Le regard et la honte contemporaine
Luc Vander Vennet
« Regardez-les-jouir [1] » : c’est ainsi que Lacan s’adresse aux étudiants dans son Séminaire L’envers de la psychanalyse. Il y ajoute qu’ils jouent « la fonction des ilotes [2] ». Qui sont ces ilotes ? Ce sont des esclaves qui servent les Spartiates pendant leur éducation militaire. Ils sont maltraités pendant des rituels. On les force à boire de grandes quantités de vin pur pour s’enivrer et danser de manière grotesque pendant des repas publics, afin de montrer aux jeunes ce que c’est que l’ivresse.
Lacan veut démontrer aux étudiants les conséquences, sur le plan de la honte, du passage du discours du maître à ce nouveau régime du maître perverti. Le regard de l’Autre qui fait honte et limite la jouissance est devenu un regard qui jouit du spectacle de jouissance qu’est devenu le monde. Là où les étudiants pensent s’être libérés du Maître, des interdits et des idéaux, et pouvoir jouir sans limite, ils seront montrés par ce régime comme les ilotes, objets d’une honte de vivre gratinée.
Ce séminaire date de 1969. Qu’en est-il aujourd’hui ? Le regard contemporain est devenu celui d’internet. Regardez-les-jouir tient le coup. Avec un seul clic, on a accès à un menu pornographique illimité. Tout un chacun peut poster pour tout le monde et sans honte les gadgets dont il dispose, les évènements auxquels il participe et tous les bonheurs de la vie. C’est l’époque du self-made-selfie-man, de l’auto-promotion d’un moi fabriqué qui cherche à couvrir la division inaugurale du sujet. L’effacement d’un regard qui fait honte n’est pas sans cette autre face de la médaille du retour dans le réel d’un regard qui vise à vous réduire à une honte de vivre gratinée. C’est dont témoigne une patiente qui n’ose plus sortir parce qu’elle se sent regardée de partout après qu’un ex a distribué des photos compromettantes d’elle. Une jeune enseignante, un garçon de 14 ans et d’autres se suicident après avoir découvert des photos nues d’eux-mêmes qui circulent sur internet. Des commerçants voient leur chiffre d’affaires chuter après que des commentaires ont stigmatisé leur commerce de manière indélébile. Dans son livre La Honte ! [3], Jon Ronson en donne toute une série d’exemples. Un tweet malheureux, une remarque de mauvais goût, un petit plagiat et le monde entier peut vous tomber dessus sur les réseaux sociaux. Il s’interroge sur cette nouvelle forme d’humiliation publique où l’on cherche à pointer du doigt la jouissance mauvaise chez les autres.
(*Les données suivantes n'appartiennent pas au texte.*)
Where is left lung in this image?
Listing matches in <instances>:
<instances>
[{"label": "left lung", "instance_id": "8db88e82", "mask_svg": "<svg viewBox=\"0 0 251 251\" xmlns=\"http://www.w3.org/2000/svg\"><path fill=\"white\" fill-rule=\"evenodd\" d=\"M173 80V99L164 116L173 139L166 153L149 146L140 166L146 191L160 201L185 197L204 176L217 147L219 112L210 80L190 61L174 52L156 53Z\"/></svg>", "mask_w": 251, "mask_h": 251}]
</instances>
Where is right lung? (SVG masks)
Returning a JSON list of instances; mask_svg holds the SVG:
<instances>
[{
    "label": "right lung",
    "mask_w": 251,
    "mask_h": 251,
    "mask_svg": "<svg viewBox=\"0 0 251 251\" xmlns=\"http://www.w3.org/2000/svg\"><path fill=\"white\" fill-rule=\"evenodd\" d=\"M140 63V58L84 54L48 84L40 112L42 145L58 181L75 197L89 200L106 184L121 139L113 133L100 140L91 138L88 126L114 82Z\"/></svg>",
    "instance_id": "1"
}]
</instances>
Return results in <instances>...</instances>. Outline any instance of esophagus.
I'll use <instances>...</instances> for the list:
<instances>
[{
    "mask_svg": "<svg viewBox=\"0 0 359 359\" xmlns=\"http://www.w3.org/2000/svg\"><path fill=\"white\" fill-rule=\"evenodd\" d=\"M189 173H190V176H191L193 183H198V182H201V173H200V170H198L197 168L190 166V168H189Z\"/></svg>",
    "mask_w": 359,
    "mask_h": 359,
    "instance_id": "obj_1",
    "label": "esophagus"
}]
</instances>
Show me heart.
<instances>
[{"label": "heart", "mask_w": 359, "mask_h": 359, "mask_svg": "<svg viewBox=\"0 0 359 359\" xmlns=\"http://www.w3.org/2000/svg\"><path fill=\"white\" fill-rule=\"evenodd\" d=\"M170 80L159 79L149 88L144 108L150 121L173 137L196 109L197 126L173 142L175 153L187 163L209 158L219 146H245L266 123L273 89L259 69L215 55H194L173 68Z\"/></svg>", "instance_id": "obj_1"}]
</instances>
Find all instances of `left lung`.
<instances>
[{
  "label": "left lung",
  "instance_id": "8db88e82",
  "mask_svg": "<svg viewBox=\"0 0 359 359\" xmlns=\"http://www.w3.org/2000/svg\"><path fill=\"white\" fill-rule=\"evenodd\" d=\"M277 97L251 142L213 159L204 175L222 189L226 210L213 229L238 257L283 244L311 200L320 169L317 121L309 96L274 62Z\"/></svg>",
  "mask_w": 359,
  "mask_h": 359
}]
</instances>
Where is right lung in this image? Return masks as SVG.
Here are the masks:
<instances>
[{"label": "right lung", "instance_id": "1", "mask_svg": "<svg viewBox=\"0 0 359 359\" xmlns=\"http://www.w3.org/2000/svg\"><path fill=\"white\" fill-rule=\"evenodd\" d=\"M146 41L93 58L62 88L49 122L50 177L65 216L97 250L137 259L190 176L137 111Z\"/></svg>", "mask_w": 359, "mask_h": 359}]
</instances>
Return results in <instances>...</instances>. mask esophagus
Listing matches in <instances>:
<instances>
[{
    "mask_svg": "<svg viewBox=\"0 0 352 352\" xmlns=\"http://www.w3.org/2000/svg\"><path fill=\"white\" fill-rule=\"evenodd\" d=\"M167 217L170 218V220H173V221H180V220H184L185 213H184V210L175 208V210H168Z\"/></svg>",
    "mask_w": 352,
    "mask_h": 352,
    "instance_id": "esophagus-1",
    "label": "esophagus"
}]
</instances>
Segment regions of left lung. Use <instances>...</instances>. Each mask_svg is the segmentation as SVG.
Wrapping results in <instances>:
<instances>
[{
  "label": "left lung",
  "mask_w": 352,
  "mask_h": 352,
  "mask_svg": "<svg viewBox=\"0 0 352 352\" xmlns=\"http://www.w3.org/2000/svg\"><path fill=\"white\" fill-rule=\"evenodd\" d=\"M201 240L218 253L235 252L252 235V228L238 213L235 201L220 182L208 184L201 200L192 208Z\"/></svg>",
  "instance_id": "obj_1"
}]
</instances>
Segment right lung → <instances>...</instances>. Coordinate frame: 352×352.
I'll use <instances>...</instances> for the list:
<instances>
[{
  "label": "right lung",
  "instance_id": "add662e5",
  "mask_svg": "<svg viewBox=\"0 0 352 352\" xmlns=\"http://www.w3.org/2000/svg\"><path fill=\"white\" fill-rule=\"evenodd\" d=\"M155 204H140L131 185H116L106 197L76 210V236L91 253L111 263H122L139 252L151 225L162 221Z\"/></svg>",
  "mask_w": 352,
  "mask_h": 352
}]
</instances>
Plusieurs boîtes de nuit interdisent de filmer à l’intérieur ou demandent de laisser les smartphones à l’entrée. Tout un nouveau marché de la honte apparaît. Des sites spécialisés offrent leur service pour effacer toutes vos traces honteuses sur la Toile. Stop Non-Consensual Intimate Image Abuse fait disparaître toutes les photos et les films compromettants. Take it down est le dispositif le plus récent qui permet aux jeunes d’effacer les photos nues. Lorsque le regard imaginé au champ de l’Autre ne fait plus honte, un regard revient du réel qui nécessite des inventions pour limiter une honte gratinée.